Family & Generations
Memory & Nostalgia
Community & Connection
Grandma Stella reminisces about her early days as a bride in Shiraz and how a kind elder’s words inspired her to include strangers in her celebrations, turning them into cherished family members over time.
Author

Stella Tawfik-Cooperman

Published

January 26, 2020

In the summer of 1965, I was a newly wed bride. I had moved with my then husband from Tehran to Shiraz. He was an engineer working with the British telecommunications company, Redifon at the Shiraz Airport. Each morning he would go to work at six o’clock and come back for lunch time, then return to work in the afternoon. I had nothing to do. I knew no one in that beautiful city and felt somewhat isolated. We had a one bedroom flat that overlooked a little pond. Since we were to stay there for just a short while, we possessed the bare essentials. We had a bed, table, four chairs and the kitchen necessities. Our home was barren.
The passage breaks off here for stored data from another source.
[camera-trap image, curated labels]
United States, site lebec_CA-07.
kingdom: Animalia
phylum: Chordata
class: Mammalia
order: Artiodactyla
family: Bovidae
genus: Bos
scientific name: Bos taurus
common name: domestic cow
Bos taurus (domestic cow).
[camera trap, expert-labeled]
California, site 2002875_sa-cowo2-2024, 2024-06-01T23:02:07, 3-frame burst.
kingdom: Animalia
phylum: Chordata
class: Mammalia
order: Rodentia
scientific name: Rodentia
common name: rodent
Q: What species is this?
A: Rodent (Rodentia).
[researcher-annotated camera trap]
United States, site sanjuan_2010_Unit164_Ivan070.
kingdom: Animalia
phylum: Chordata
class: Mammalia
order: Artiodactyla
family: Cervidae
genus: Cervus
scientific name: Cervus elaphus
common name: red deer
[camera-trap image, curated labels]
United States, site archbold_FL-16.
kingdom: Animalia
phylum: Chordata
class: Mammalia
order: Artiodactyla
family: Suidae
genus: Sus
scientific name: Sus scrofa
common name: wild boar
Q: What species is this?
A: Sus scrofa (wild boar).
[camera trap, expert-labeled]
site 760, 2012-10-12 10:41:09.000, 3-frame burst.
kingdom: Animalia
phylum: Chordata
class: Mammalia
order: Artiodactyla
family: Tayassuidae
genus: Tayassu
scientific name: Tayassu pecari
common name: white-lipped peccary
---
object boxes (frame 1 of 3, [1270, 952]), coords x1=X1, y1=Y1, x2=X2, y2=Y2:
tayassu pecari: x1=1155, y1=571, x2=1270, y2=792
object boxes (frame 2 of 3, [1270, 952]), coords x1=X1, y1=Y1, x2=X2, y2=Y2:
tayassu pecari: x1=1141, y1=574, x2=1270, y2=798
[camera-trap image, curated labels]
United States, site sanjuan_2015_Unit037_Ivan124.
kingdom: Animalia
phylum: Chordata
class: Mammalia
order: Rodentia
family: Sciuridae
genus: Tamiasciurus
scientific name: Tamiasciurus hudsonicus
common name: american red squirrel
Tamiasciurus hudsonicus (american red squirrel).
I asked my husband to bring some of the wooden crates from the equipment needed for the airport, which he did. We converted these into bedside tables and bookshelves. I bought taffeta to cover the sides and topped them with glass. We put two crates together to make bookshelves, for one could never have too many of those. In that manner, we converted the empty space into a home. I familiarized myself with the town and sauntered about the bazaar and picked up knickknacks. I discovered the garden of the hotel where my ex-husband used to stay before we wed. It was a beautiful garden. It was filled with trees and fragrant flowers. Nightingales and other birds sang in the trees. Water fountains splashed into little pools of water. There were comfortable seats with plump cushions scattered about the various areas of the garden. It almost seemed to be a part of paradise, but then the beautiful city of Shiraz was dubbed as the City of Flowers and Nightingales.

I walked to the hotel at about ten o’clock some mornings with my book. I would order something to drink and get engrossed in reading, as I listened to the water fountains trilling and the nightingales warbling their hearts content. It was so peaceful there. The people at the hotel kept a protective eye on me, for I was the young wife of a long-time guest of theirs. Lunchtime my husband would pick me up. We would either go home to a meal I had prepared or have lunch somewhere. There was a three-hour siesta time. Everyone would sleep then, for the workday started at either six or seven in the morning. Four o’clock it was back to work until seven.

Time passed. Soon the Jewish New Year was upon us. We found a synagogue to go to. The congregation welcomed us warmly into their midst when we entered their house of worship. They discovered I was a bride from Tehran. The elder and his wife graciously made us feel welcome and then he even invited us to their home for the High Holy Days. He told me something that left a deep impression within me. ‘You are now a bride and a stranger amongst us. There will come a day when you will be established with a family and a home of your own. Do not then forget the strangers in your midst who do not have a family to celebrate the holidays with.’

During the first year of marriage, we moved from one city to another. When I was expecting with our son, we went back to Tehran. We stayed with my parents for a while until we got our own place. The first time I entertained for the High Holy Days, I remembered what the elder in Shiraz told me. I looked for someone who had no family to celebrate with and found him. It became a tradition. Sometimes I found a few people to share our holidays with and I felt happy. Over fifty years have passed since then. I continued the tradition. Now I am getting old and tired. My holiday table has shrunk and my strangers have become like my family. Each holiday I smile and think how this started by being inspired by the Shirazi elder of one synagogue welcoming two strangers to his home during the High Holy Days in 1965… What a nice way to play forward such a lovely tradition that once belonged to someone else and is now my family and mine.